In so holding, the Court of Chancery reaffirmed Delaware law that a stockholder is a controlling stock­holder only if it “(1) owns more than 50% of the com­pany’s voting power or (2) owns less than 50% of the voting power of the corporation but exercises control over the business affairs of the corporation” such that “as a practical matter, it [is] no differently situated than if it had majority voting control.” Plaintiffs could only succeed on this theory if the Court was able to conclude that Sycamore’s stake was “so potent that independent directors could not freely exercise their judgment, fearing retribution from Sycamore.”

This was difficult because Sycamore’s 11.16% stake was far less than 50% and, in fact, it was only the third largest shareholder of Essendant. Nor did the complaint allege facts supporting any claim that Syca­more exercised de facto control of the company. As the Court noted, “Sycamore did not (i) nominate any members of the Essendant Board, (ii) wield coercive contractual rights, (iii) maintain personal relationships with any of the Essendant Board members, (iv) maintain any commercial relationships with Essendant that would afford leverage in its negotiations, (v) threaten removal, challenge or retaliate against any of the Es­sendant Board members or (vi) otherwise exercise ‘outsized influence’ in Essendant’s Board room.”
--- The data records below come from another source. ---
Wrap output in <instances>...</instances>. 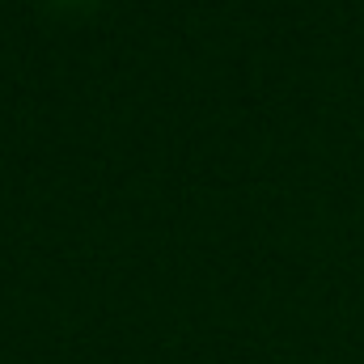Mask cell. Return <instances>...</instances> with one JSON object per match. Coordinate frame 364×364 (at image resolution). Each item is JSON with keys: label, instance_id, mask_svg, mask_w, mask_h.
I'll return each instance as SVG.
<instances>
[{"label": "cell", "instance_id": "obj_1", "mask_svg": "<svg viewBox=\"0 0 364 364\" xmlns=\"http://www.w3.org/2000/svg\"><path fill=\"white\" fill-rule=\"evenodd\" d=\"M51 4H60V9H85V4H93V0H51Z\"/></svg>", "mask_w": 364, "mask_h": 364}]
</instances>
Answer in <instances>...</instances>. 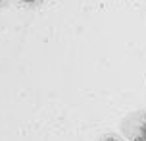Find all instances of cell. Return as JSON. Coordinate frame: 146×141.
Listing matches in <instances>:
<instances>
[{"mask_svg": "<svg viewBox=\"0 0 146 141\" xmlns=\"http://www.w3.org/2000/svg\"><path fill=\"white\" fill-rule=\"evenodd\" d=\"M140 135H142V137L146 139V122L142 124V128H140Z\"/></svg>", "mask_w": 146, "mask_h": 141, "instance_id": "1", "label": "cell"}, {"mask_svg": "<svg viewBox=\"0 0 146 141\" xmlns=\"http://www.w3.org/2000/svg\"><path fill=\"white\" fill-rule=\"evenodd\" d=\"M135 141H146V139L142 137V135H139V137H135Z\"/></svg>", "mask_w": 146, "mask_h": 141, "instance_id": "2", "label": "cell"}, {"mask_svg": "<svg viewBox=\"0 0 146 141\" xmlns=\"http://www.w3.org/2000/svg\"><path fill=\"white\" fill-rule=\"evenodd\" d=\"M106 141H117V139H106Z\"/></svg>", "mask_w": 146, "mask_h": 141, "instance_id": "3", "label": "cell"}, {"mask_svg": "<svg viewBox=\"0 0 146 141\" xmlns=\"http://www.w3.org/2000/svg\"><path fill=\"white\" fill-rule=\"evenodd\" d=\"M25 2H35V0H25Z\"/></svg>", "mask_w": 146, "mask_h": 141, "instance_id": "4", "label": "cell"}]
</instances>
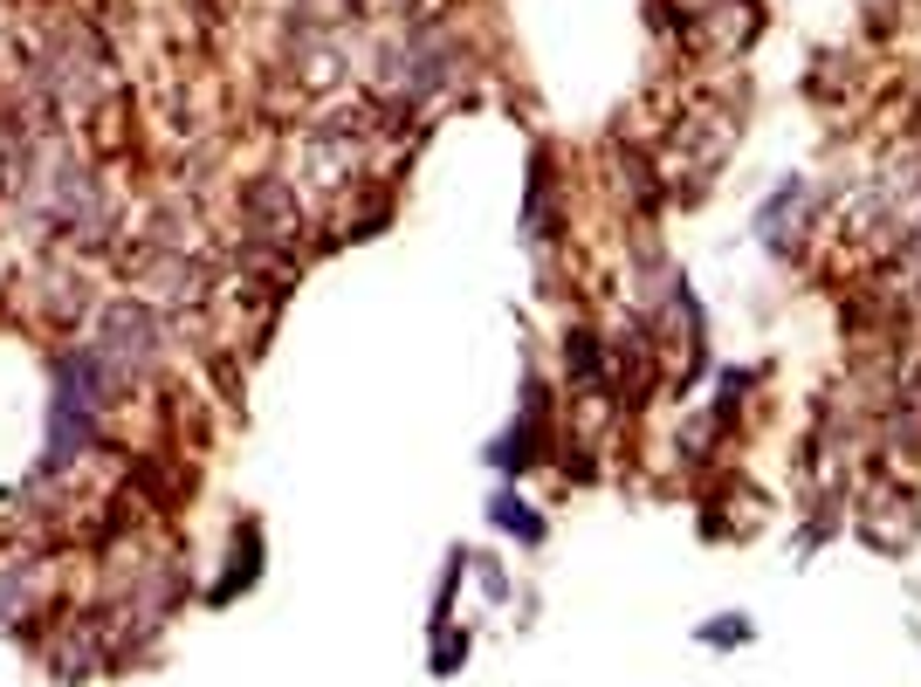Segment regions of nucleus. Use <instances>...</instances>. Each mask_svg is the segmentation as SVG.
<instances>
[{
  "label": "nucleus",
  "instance_id": "1",
  "mask_svg": "<svg viewBox=\"0 0 921 687\" xmlns=\"http://www.w3.org/2000/svg\"><path fill=\"white\" fill-rule=\"evenodd\" d=\"M496 522H502V530H516L523 543H543V522H537L523 502H516V495H496Z\"/></svg>",
  "mask_w": 921,
  "mask_h": 687
},
{
  "label": "nucleus",
  "instance_id": "2",
  "mask_svg": "<svg viewBox=\"0 0 921 687\" xmlns=\"http://www.w3.org/2000/svg\"><path fill=\"white\" fill-rule=\"evenodd\" d=\"M702 639H715V646H723V639H749V626H743V619H736V626H708Z\"/></svg>",
  "mask_w": 921,
  "mask_h": 687
}]
</instances>
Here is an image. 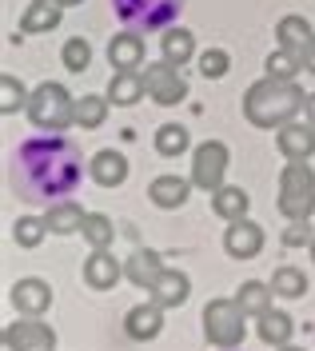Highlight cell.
<instances>
[{"instance_id":"obj_1","label":"cell","mask_w":315,"mask_h":351,"mask_svg":"<svg viewBox=\"0 0 315 351\" xmlns=\"http://www.w3.org/2000/svg\"><path fill=\"white\" fill-rule=\"evenodd\" d=\"M80 172H84L80 148L60 132L24 140L12 156V184L32 204H60L80 184Z\"/></svg>"},{"instance_id":"obj_2","label":"cell","mask_w":315,"mask_h":351,"mask_svg":"<svg viewBox=\"0 0 315 351\" xmlns=\"http://www.w3.org/2000/svg\"><path fill=\"white\" fill-rule=\"evenodd\" d=\"M303 104H307V96L295 88V80L264 76L244 92V116L255 128H284V124H292V116Z\"/></svg>"},{"instance_id":"obj_3","label":"cell","mask_w":315,"mask_h":351,"mask_svg":"<svg viewBox=\"0 0 315 351\" xmlns=\"http://www.w3.org/2000/svg\"><path fill=\"white\" fill-rule=\"evenodd\" d=\"M279 212L288 219H312L315 212V176L307 160H288L279 172Z\"/></svg>"},{"instance_id":"obj_4","label":"cell","mask_w":315,"mask_h":351,"mask_svg":"<svg viewBox=\"0 0 315 351\" xmlns=\"http://www.w3.org/2000/svg\"><path fill=\"white\" fill-rule=\"evenodd\" d=\"M28 116H32V124L45 132H64L72 120H76V100L68 96L64 84H45L36 88L32 96H28Z\"/></svg>"},{"instance_id":"obj_5","label":"cell","mask_w":315,"mask_h":351,"mask_svg":"<svg viewBox=\"0 0 315 351\" xmlns=\"http://www.w3.org/2000/svg\"><path fill=\"white\" fill-rule=\"evenodd\" d=\"M244 307L236 304V300H212V304L203 307V335H207V343L212 348H240L244 343V335H248V328H244Z\"/></svg>"},{"instance_id":"obj_6","label":"cell","mask_w":315,"mask_h":351,"mask_svg":"<svg viewBox=\"0 0 315 351\" xmlns=\"http://www.w3.org/2000/svg\"><path fill=\"white\" fill-rule=\"evenodd\" d=\"M112 8L128 32H160L180 16L184 0H112Z\"/></svg>"},{"instance_id":"obj_7","label":"cell","mask_w":315,"mask_h":351,"mask_svg":"<svg viewBox=\"0 0 315 351\" xmlns=\"http://www.w3.org/2000/svg\"><path fill=\"white\" fill-rule=\"evenodd\" d=\"M224 176H227V148L220 140L200 144L196 160H192V184L203 188V192H216V188H224Z\"/></svg>"},{"instance_id":"obj_8","label":"cell","mask_w":315,"mask_h":351,"mask_svg":"<svg viewBox=\"0 0 315 351\" xmlns=\"http://www.w3.org/2000/svg\"><path fill=\"white\" fill-rule=\"evenodd\" d=\"M144 92L156 100V104H180L188 96V84H184L180 68L160 60V64H148L144 68Z\"/></svg>"},{"instance_id":"obj_9","label":"cell","mask_w":315,"mask_h":351,"mask_svg":"<svg viewBox=\"0 0 315 351\" xmlns=\"http://www.w3.org/2000/svg\"><path fill=\"white\" fill-rule=\"evenodd\" d=\"M4 348L8 351H56V331L45 319H21L4 328Z\"/></svg>"},{"instance_id":"obj_10","label":"cell","mask_w":315,"mask_h":351,"mask_svg":"<svg viewBox=\"0 0 315 351\" xmlns=\"http://www.w3.org/2000/svg\"><path fill=\"white\" fill-rule=\"evenodd\" d=\"M224 247H227V256H236V260H255L260 247H264V228L251 223V219H231L224 232Z\"/></svg>"},{"instance_id":"obj_11","label":"cell","mask_w":315,"mask_h":351,"mask_svg":"<svg viewBox=\"0 0 315 351\" xmlns=\"http://www.w3.org/2000/svg\"><path fill=\"white\" fill-rule=\"evenodd\" d=\"M124 331L132 335L136 343H148L164 331V307L152 300V304H136L128 315H124Z\"/></svg>"},{"instance_id":"obj_12","label":"cell","mask_w":315,"mask_h":351,"mask_svg":"<svg viewBox=\"0 0 315 351\" xmlns=\"http://www.w3.org/2000/svg\"><path fill=\"white\" fill-rule=\"evenodd\" d=\"M124 276V267L116 263V256L108 252V247H96L88 260H84V284L96 287V291H108V287H116V280Z\"/></svg>"},{"instance_id":"obj_13","label":"cell","mask_w":315,"mask_h":351,"mask_svg":"<svg viewBox=\"0 0 315 351\" xmlns=\"http://www.w3.org/2000/svg\"><path fill=\"white\" fill-rule=\"evenodd\" d=\"M108 60H112L116 72H136L144 64V40L140 32H116L112 44H108Z\"/></svg>"},{"instance_id":"obj_14","label":"cell","mask_w":315,"mask_h":351,"mask_svg":"<svg viewBox=\"0 0 315 351\" xmlns=\"http://www.w3.org/2000/svg\"><path fill=\"white\" fill-rule=\"evenodd\" d=\"M88 172H92V180H96L100 188H120V184L128 180V160L116 152V148H104V152L92 156Z\"/></svg>"},{"instance_id":"obj_15","label":"cell","mask_w":315,"mask_h":351,"mask_svg":"<svg viewBox=\"0 0 315 351\" xmlns=\"http://www.w3.org/2000/svg\"><path fill=\"white\" fill-rule=\"evenodd\" d=\"M124 276H128L136 287H152L160 276H164V256H160V252H152V247H140V252H132V256H128V263H124Z\"/></svg>"},{"instance_id":"obj_16","label":"cell","mask_w":315,"mask_h":351,"mask_svg":"<svg viewBox=\"0 0 315 351\" xmlns=\"http://www.w3.org/2000/svg\"><path fill=\"white\" fill-rule=\"evenodd\" d=\"M148 196H152V204L156 208H184L188 204V196H192V184L188 180H180V176H156L152 184H148Z\"/></svg>"},{"instance_id":"obj_17","label":"cell","mask_w":315,"mask_h":351,"mask_svg":"<svg viewBox=\"0 0 315 351\" xmlns=\"http://www.w3.org/2000/svg\"><path fill=\"white\" fill-rule=\"evenodd\" d=\"M12 304L24 315H45L48 304H52V287L45 280H21V284L12 287Z\"/></svg>"},{"instance_id":"obj_18","label":"cell","mask_w":315,"mask_h":351,"mask_svg":"<svg viewBox=\"0 0 315 351\" xmlns=\"http://www.w3.org/2000/svg\"><path fill=\"white\" fill-rule=\"evenodd\" d=\"M188 295H192L188 276H184V271H172V267H164V276L152 284V300H156L164 311H168V307H180Z\"/></svg>"},{"instance_id":"obj_19","label":"cell","mask_w":315,"mask_h":351,"mask_svg":"<svg viewBox=\"0 0 315 351\" xmlns=\"http://www.w3.org/2000/svg\"><path fill=\"white\" fill-rule=\"evenodd\" d=\"M279 152L288 160H307L315 152V128L312 124H284L279 128Z\"/></svg>"},{"instance_id":"obj_20","label":"cell","mask_w":315,"mask_h":351,"mask_svg":"<svg viewBox=\"0 0 315 351\" xmlns=\"http://www.w3.org/2000/svg\"><path fill=\"white\" fill-rule=\"evenodd\" d=\"M275 36H279V48H284V52H292V56H299V60H303L307 44L315 40L312 24L303 21V16H284V21L275 24Z\"/></svg>"},{"instance_id":"obj_21","label":"cell","mask_w":315,"mask_h":351,"mask_svg":"<svg viewBox=\"0 0 315 351\" xmlns=\"http://www.w3.org/2000/svg\"><path fill=\"white\" fill-rule=\"evenodd\" d=\"M48 232H56V236H72V232H84V208L80 204H72V199H60V204H48Z\"/></svg>"},{"instance_id":"obj_22","label":"cell","mask_w":315,"mask_h":351,"mask_svg":"<svg viewBox=\"0 0 315 351\" xmlns=\"http://www.w3.org/2000/svg\"><path fill=\"white\" fill-rule=\"evenodd\" d=\"M60 24V4L56 0H32L21 16V32H52Z\"/></svg>"},{"instance_id":"obj_23","label":"cell","mask_w":315,"mask_h":351,"mask_svg":"<svg viewBox=\"0 0 315 351\" xmlns=\"http://www.w3.org/2000/svg\"><path fill=\"white\" fill-rule=\"evenodd\" d=\"M248 192L244 188H236V184H224V188H216L212 192V208H216V216L224 219H244L248 216Z\"/></svg>"},{"instance_id":"obj_24","label":"cell","mask_w":315,"mask_h":351,"mask_svg":"<svg viewBox=\"0 0 315 351\" xmlns=\"http://www.w3.org/2000/svg\"><path fill=\"white\" fill-rule=\"evenodd\" d=\"M292 331H295V324H292V315H284V311H264L260 315V339L268 343V348H288V339H292Z\"/></svg>"},{"instance_id":"obj_25","label":"cell","mask_w":315,"mask_h":351,"mask_svg":"<svg viewBox=\"0 0 315 351\" xmlns=\"http://www.w3.org/2000/svg\"><path fill=\"white\" fill-rule=\"evenodd\" d=\"M160 48H164V60H168V64H188L192 52H196V36H192L188 28H168L164 40H160Z\"/></svg>"},{"instance_id":"obj_26","label":"cell","mask_w":315,"mask_h":351,"mask_svg":"<svg viewBox=\"0 0 315 351\" xmlns=\"http://www.w3.org/2000/svg\"><path fill=\"white\" fill-rule=\"evenodd\" d=\"M236 304L244 307V315H264L271 307V287L260 284V280H248V284H240V291H236Z\"/></svg>"},{"instance_id":"obj_27","label":"cell","mask_w":315,"mask_h":351,"mask_svg":"<svg viewBox=\"0 0 315 351\" xmlns=\"http://www.w3.org/2000/svg\"><path fill=\"white\" fill-rule=\"evenodd\" d=\"M144 96V76L136 72H112V84H108V100L112 104H136Z\"/></svg>"},{"instance_id":"obj_28","label":"cell","mask_w":315,"mask_h":351,"mask_svg":"<svg viewBox=\"0 0 315 351\" xmlns=\"http://www.w3.org/2000/svg\"><path fill=\"white\" fill-rule=\"evenodd\" d=\"M271 291H275V295H288V300H299V295L307 291V276H303L299 267H279V271L271 276Z\"/></svg>"},{"instance_id":"obj_29","label":"cell","mask_w":315,"mask_h":351,"mask_svg":"<svg viewBox=\"0 0 315 351\" xmlns=\"http://www.w3.org/2000/svg\"><path fill=\"white\" fill-rule=\"evenodd\" d=\"M188 128L184 124H160V132H156V152L160 156H180V152H188Z\"/></svg>"},{"instance_id":"obj_30","label":"cell","mask_w":315,"mask_h":351,"mask_svg":"<svg viewBox=\"0 0 315 351\" xmlns=\"http://www.w3.org/2000/svg\"><path fill=\"white\" fill-rule=\"evenodd\" d=\"M116 236V223L108 216H100V212H88V219H84V240L92 243V247H108Z\"/></svg>"},{"instance_id":"obj_31","label":"cell","mask_w":315,"mask_h":351,"mask_svg":"<svg viewBox=\"0 0 315 351\" xmlns=\"http://www.w3.org/2000/svg\"><path fill=\"white\" fill-rule=\"evenodd\" d=\"M104 116H108V104H104L100 96H80V100H76V124H80V128H100Z\"/></svg>"},{"instance_id":"obj_32","label":"cell","mask_w":315,"mask_h":351,"mask_svg":"<svg viewBox=\"0 0 315 351\" xmlns=\"http://www.w3.org/2000/svg\"><path fill=\"white\" fill-rule=\"evenodd\" d=\"M45 232H48V219H40V216H21L16 228H12V236H16L21 247H36V243L45 240Z\"/></svg>"},{"instance_id":"obj_33","label":"cell","mask_w":315,"mask_h":351,"mask_svg":"<svg viewBox=\"0 0 315 351\" xmlns=\"http://www.w3.org/2000/svg\"><path fill=\"white\" fill-rule=\"evenodd\" d=\"M88 64H92V44L84 36H72L64 44V68L68 72H84Z\"/></svg>"},{"instance_id":"obj_34","label":"cell","mask_w":315,"mask_h":351,"mask_svg":"<svg viewBox=\"0 0 315 351\" xmlns=\"http://www.w3.org/2000/svg\"><path fill=\"white\" fill-rule=\"evenodd\" d=\"M303 68V60L299 56H292V52H271L268 56V76H275V80H295V72Z\"/></svg>"},{"instance_id":"obj_35","label":"cell","mask_w":315,"mask_h":351,"mask_svg":"<svg viewBox=\"0 0 315 351\" xmlns=\"http://www.w3.org/2000/svg\"><path fill=\"white\" fill-rule=\"evenodd\" d=\"M227 68H231V60H227L224 48H207L200 56V72L207 76V80H220V76H227Z\"/></svg>"},{"instance_id":"obj_36","label":"cell","mask_w":315,"mask_h":351,"mask_svg":"<svg viewBox=\"0 0 315 351\" xmlns=\"http://www.w3.org/2000/svg\"><path fill=\"white\" fill-rule=\"evenodd\" d=\"M0 92H4V100H0V112L4 116H12V112L24 104V84L16 76H0Z\"/></svg>"},{"instance_id":"obj_37","label":"cell","mask_w":315,"mask_h":351,"mask_svg":"<svg viewBox=\"0 0 315 351\" xmlns=\"http://www.w3.org/2000/svg\"><path fill=\"white\" fill-rule=\"evenodd\" d=\"M284 243H288V247H303V243L312 247V243H315L312 223H307V219H292V223L284 228Z\"/></svg>"},{"instance_id":"obj_38","label":"cell","mask_w":315,"mask_h":351,"mask_svg":"<svg viewBox=\"0 0 315 351\" xmlns=\"http://www.w3.org/2000/svg\"><path fill=\"white\" fill-rule=\"evenodd\" d=\"M303 68H307V72H315V40L307 44V52H303Z\"/></svg>"},{"instance_id":"obj_39","label":"cell","mask_w":315,"mask_h":351,"mask_svg":"<svg viewBox=\"0 0 315 351\" xmlns=\"http://www.w3.org/2000/svg\"><path fill=\"white\" fill-rule=\"evenodd\" d=\"M303 112H307V124L315 128V92H307V104H303Z\"/></svg>"},{"instance_id":"obj_40","label":"cell","mask_w":315,"mask_h":351,"mask_svg":"<svg viewBox=\"0 0 315 351\" xmlns=\"http://www.w3.org/2000/svg\"><path fill=\"white\" fill-rule=\"evenodd\" d=\"M56 4H60V8H72V4H80V0H56Z\"/></svg>"},{"instance_id":"obj_41","label":"cell","mask_w":315,"mask_h":351,"mask_svg":"<svg viewBox=\"0 0 315 351\" xmlns=\"http://www.w3.org/2000/svg\"><path fill=\"white\" fill-rule=\"evenodd\" d=\"M279 351H303V348H279Z\"/></svg>"},{"instance_id":"obj_42","label":"cell","mask_w":315,"mask_h":351,"mask_svg":"<svg viewBox=\"0 0 315 351\" xmlns=\"http://www.w3.org/2000/svg\"><path fill=\"white\" fill-rule=\"evenodd\" d=\"M312 260H315V243H312Z\"/></svg>"},{"instance_id":"obj_43","label":"cell","mask_w":315,"mask_h":351,"mask_svg":"<svg viewBox=\"0 0 315 351\" xmlns=\"http://www.w3.org/2000/svg\"><path fill=\"white\" fill-rule=\"evenodd\" d=\"M227 351H236V348H227Z\"/></svg>"}]
</instances>
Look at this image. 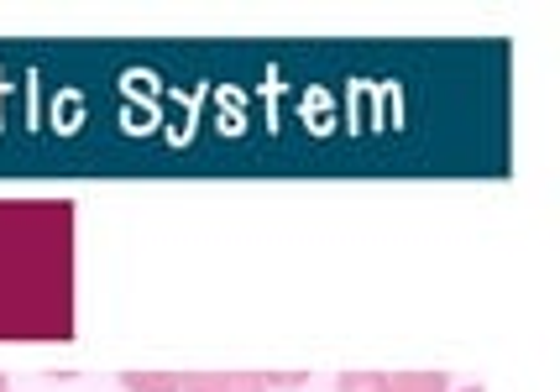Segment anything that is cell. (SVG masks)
<instances>
[{
	"label": "cell",
	"mask_w": 560,
	"mask_h": 392,
	"mask_svg": "<svg viewBox=\"0 0 560 392\" xmlns=\"http://www.w3.org/2000/svg\"><path fill=\"white\" fill-rule=\"evenodd\" d=\"M178 392H268L262 371H178Z\"/></svg>",
	"instance_id": "obj_1"
},
{
	"label": "cell",
	"mask_w": 560,
	"mask_h": 392,
	"mask_svg": "<svg viewBox=\"0 0 560 392\" xmlns=\"http://www.w3.org/2000/svg\"><path fill=\"white\" fill-rule=\"evenodd\" d=\"M383 392H451V377L445 371H388Z\"/></svg>",
	"instance_id": "obj_2"
},
{
	"label": "cell",
	"mask_w": 560,
	"mask_h": 392,
	"mask_svg": "<svg viewBox=\"0 0 560 392\" xmlns=\"http://www.w3.org/2000/svg\"><path fill=\"white\" fill-rule=\"evenodd\" d=\"M116 382L126 392H178V371H121Z\"/></svg>",
	"instance_id": "obj_3"
},
{
	"label": "cell",
	"mask_w": 560,
	"mask_h": 392,
	"mask_svg": "<svg viewBox=\"0 0 560 392\" xmlns=\"http://www.w3.org/2000/svg\"><path fill=\"white\" fill-rule=\"evenodd\" d=\"M383 377H388V371H341V377H336V392H383Z\"/></svg>",
	"instance_id": "obj_4"
},
{
	"label": "cell",
	"mask_w": 560,
	"mask_h": 392,
	"mask_svg": "<svg viewBox=\"0 0 560 392\" xmlns=\"http://www.w3.org/2000/svg\"><path fill=\"white\" fill-rule=\"evenodd\" d=\"M262 382L278 392H293V388H304L310 382V371H262Z\"/></svg>",
	"instance_id": "obj_5"
},
{
	"label": "cell",
	"mask_w": 560,
	"mask_h": 392,
	"mask_svg": "<svg viewBox=\"0 0 560 392\" xmlns=\"http://www.w3.org/2000/svg\"><path fill=\"white\" fill-rule=\"evenodd\" d=\"M462 392H488V388H482V382H477V388H462Z\"/></svg>",
	"instance_id": "obj_6"
},
{
	"label": "cell",
	"mask_w": 560,
	"mask_h": 392,
	"mask_svg": "<svg viewBox=\"0 0 560 392\" xmlns=\"http://www.w3.org/2000/svg\"><path fill=\"white\" fill-rule=\"evenodd\" d=\"M0 392H11V382H5V377H0Z\"/></svg>",
	"instance_id": "obj_7"
}]
</instances>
In support of their claim that Sycamore exer­cised de facto control, Plaintiffs alleged that while Sycamore may not have exercised day to day control over Essendant, it managed to exert control with respect to this particular transaction, essentially by bullying the board and threatening it with a proxy contest for con­trol. In support of their theory, Plaintiffs relied on a Maryland case which applied Delaware law. The case involved a merger transaction and a pushy shareholder, Ares. There, the court found that Ares, an aggressive institu­tional investor that held a 13.2% stake in the company, managed to force the board to sell the company in a transaction that was unfair to the company’s stockhold­ers. According to the Maryland court, “the role played by [the shareholder], the apparent willingness of at least two other buyers…to pay a higher price, and the discount to book value [in the approved transaction] gives credence to the plaintiffs’ contentions that the board knew that Ares’ bid substantially undervalued the Company, but brushed this concern aside because it was worried about losing a proxy battle…” The Court also held that the complaint alleged facts showing that Ares had inserted itself into the board’s deliberations and procured a $3 million fee for itself for its “advisory” services in pushing the deal through.

In Essendant, the Court did not rule on the legal merit of the “bullying” theory of control over a single transac­tion. Instead, it held that Plaintiffs’ complaint did not allege the type of behavior that occurred in the Mary­land case. No bullying, no controlling stockholder.  

When a board of directors loses control of its compa­ny, it can certainly have broad implications. However, as Essendant makes explicitly clear, the argument that a company’s board of directors so lost their will to lead that a controlling stockholder was able to force a merger that was unfair to everyone but the stockholder in control, is a theory proving to be more and more difficult for plaintiff stockholders to support. Following an appeal of this decision, the Essendant Plaintiffs will have another bite at the apple in front of the Delaware Supreme Court.